NST: AT Lam Wah Ee Hospital in Penang, Western-trained and Chinese traditional doctors practise in separate buildings and do not refer patients to each other.
At Tung Shin Hospital in Kuala Lumpur, they operate in different wings in the same building where some patients are treated by both.
And at pilot projects next year in Putrajaya and Kepala Batas, the government will introduce some Traditional and Complementary Medicine (TCM) into public hospitals.
In April this year, Health Ministry parliamentary secretary Datuk Lee Kah Choon said government hospitals in Putrajaya, Kepala Batas and Johor Baru had been chosen to combine modern and traditional treatments as "integrated medicine".
But director-general of Health Tan Sri Dr Ismail Merican stresses that integrated medicine will only be introduced on a larger scale if the pilot projects succeed — and with adequate safeguards.
Physicians such as the head of the Chinese Medical Department at Tung Shin, Professor Zhao Tian Yong, claim the efficacy of traditional medicine has been proven over the past 1,000 years.
But Western-trained doctors, including the medical superintendent of the Western division at Lam Wah Ee Hospital, Datuk Dr Yip Kok Thye, want their traditional counterparts to be trained at recognised schools and registered, and to have a code of ethics, disciplinary procedure and indemnity insurance.
They also want more information and clinical trials on traditional medicine and treatments.

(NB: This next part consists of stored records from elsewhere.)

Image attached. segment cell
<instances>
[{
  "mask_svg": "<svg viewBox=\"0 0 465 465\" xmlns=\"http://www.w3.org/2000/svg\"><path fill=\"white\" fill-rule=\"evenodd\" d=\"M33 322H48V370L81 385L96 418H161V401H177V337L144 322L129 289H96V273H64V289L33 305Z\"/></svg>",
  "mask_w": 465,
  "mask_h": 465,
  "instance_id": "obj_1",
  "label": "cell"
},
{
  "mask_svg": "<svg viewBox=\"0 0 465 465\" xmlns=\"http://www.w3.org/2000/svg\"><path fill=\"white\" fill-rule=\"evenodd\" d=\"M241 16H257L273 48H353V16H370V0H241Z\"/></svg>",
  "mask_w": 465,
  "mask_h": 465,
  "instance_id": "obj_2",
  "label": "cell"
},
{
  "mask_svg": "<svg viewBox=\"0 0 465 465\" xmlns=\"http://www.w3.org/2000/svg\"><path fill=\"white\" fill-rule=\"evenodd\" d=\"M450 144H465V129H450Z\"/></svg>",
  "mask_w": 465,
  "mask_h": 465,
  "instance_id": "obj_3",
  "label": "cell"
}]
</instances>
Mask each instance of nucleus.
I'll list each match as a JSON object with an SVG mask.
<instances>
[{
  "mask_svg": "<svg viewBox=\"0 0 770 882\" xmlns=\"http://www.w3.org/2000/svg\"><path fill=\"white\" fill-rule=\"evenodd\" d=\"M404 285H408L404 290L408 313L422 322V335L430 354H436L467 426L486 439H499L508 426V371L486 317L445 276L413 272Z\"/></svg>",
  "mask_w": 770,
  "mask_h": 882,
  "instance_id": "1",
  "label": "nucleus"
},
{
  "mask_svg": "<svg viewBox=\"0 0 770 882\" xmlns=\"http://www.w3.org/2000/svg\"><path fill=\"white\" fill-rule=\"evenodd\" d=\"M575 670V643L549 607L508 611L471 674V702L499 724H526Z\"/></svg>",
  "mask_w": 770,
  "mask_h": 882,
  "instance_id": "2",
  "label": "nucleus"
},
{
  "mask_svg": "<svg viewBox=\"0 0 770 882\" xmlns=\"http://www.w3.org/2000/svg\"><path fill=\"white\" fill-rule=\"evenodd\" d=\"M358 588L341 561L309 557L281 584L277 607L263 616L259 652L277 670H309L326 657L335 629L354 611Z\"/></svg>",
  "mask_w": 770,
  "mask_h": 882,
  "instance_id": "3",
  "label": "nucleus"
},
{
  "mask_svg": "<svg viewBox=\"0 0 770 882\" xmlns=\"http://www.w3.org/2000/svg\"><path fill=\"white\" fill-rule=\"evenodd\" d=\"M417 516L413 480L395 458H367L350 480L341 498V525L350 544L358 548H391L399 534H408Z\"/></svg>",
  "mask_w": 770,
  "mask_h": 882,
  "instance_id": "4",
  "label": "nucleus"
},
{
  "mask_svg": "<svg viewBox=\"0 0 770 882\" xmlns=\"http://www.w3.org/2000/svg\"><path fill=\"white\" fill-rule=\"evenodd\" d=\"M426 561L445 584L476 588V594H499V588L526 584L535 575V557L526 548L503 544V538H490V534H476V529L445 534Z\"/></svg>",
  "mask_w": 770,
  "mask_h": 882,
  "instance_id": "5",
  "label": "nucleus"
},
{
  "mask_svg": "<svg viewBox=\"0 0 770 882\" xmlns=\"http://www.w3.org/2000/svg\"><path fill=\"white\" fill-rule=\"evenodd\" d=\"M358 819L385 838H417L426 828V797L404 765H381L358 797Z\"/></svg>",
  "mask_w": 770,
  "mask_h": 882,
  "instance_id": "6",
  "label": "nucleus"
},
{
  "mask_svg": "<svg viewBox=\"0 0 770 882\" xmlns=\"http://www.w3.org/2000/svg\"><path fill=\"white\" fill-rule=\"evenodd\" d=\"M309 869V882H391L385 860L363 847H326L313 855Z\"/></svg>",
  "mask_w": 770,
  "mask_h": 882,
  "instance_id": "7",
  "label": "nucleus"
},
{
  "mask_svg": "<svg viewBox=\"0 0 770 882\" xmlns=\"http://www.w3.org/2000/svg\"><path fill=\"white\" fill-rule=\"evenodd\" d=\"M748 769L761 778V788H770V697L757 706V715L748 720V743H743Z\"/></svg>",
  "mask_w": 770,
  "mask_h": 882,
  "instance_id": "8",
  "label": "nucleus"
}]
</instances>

Traditional medicines should be registered, just like the medicines which Western doctors prescribe, and their chemical composition, safety profile and efficacy should be well documented.
Dr Ismail promises all this will be spelled out in the Traditional and Complementary Medicine Control Bill to be tabled in Parliament next year.
"We must get the right and credible practitioners to work. They must have gone through an approved training programme, and must be accepted by their association and community," he explains.
The Malaysian Medical Association (MMA) supports the plan to run the integrated medicine pilot project only after the Act comes into force.
"The pressure of consumer demand and of moving forward towards a holistic approach must be weighed against the many case histories of patients with cancer and other serious ailments being led up the harmful path of non-evidenced based medicine," says its president Datuk Dr Teoh Siang Chin.
For now, the Medical Act 1971 prevents registered medical practitioners from associating with non-qualified, non-registered practitioners in treating patients.
They have to stick to the "modern" treatments for which they are trained and registered. But, notes Dr Ismail, they can use "evidenced-based" TCM, such as acupuncture, for pain and various other health conditions.
And if anyone wants to use a traditional product to replace the current form of treatment, they must show evidence of clinical trials.
Tung Shin’s Zhao says the government allows three associations to supervise and confirm the qualifications of traditional Chinese physicians — the Federation of Chinese Physicians and Medicine Dealers Association of Malaysia, the Malaysian Chinese Physicians Association and the Federation of Chinese Acupuncturist Associations of Malaysia.
The government should set unified standards for traditional physicians and approve their qualifications, he urges.
Since 1998, the Ministry of Health Standing Committee on TCM has begun registering traditional practitioners and is drafting a college-level training module for them, adds Datuk Dr Lee Yan San, the MMA’s representative to the committee.
The ministry is identifying TCM training centres around the world, especially in Indonesia, China, India and America, where interested doctors and practitioners can attend courses.
It is also urging local universities to offer courses in TCM. There are no training centres for bomoh but there are schools for ayurvedic practitioners and sinseh.
The first Chinese medical school opened 40 years ago in Penang and another has been set up in Butterworth. Tung Shin plans to set up its own college.
Zhao calls for more such schools to be set up and for the government to stipulate the courses needed to graduate.
"As far as I know, traditional Chinese medicine colleges in Malaysia have yet to standardise their courses. They have their own syllabus but have not referred it to the Ministry of Higher Education or the Ministry of Health."
Integrated medicine still has a long way to go in Malaysia, says the traditional Chinese physician, and the government should play a bigger role.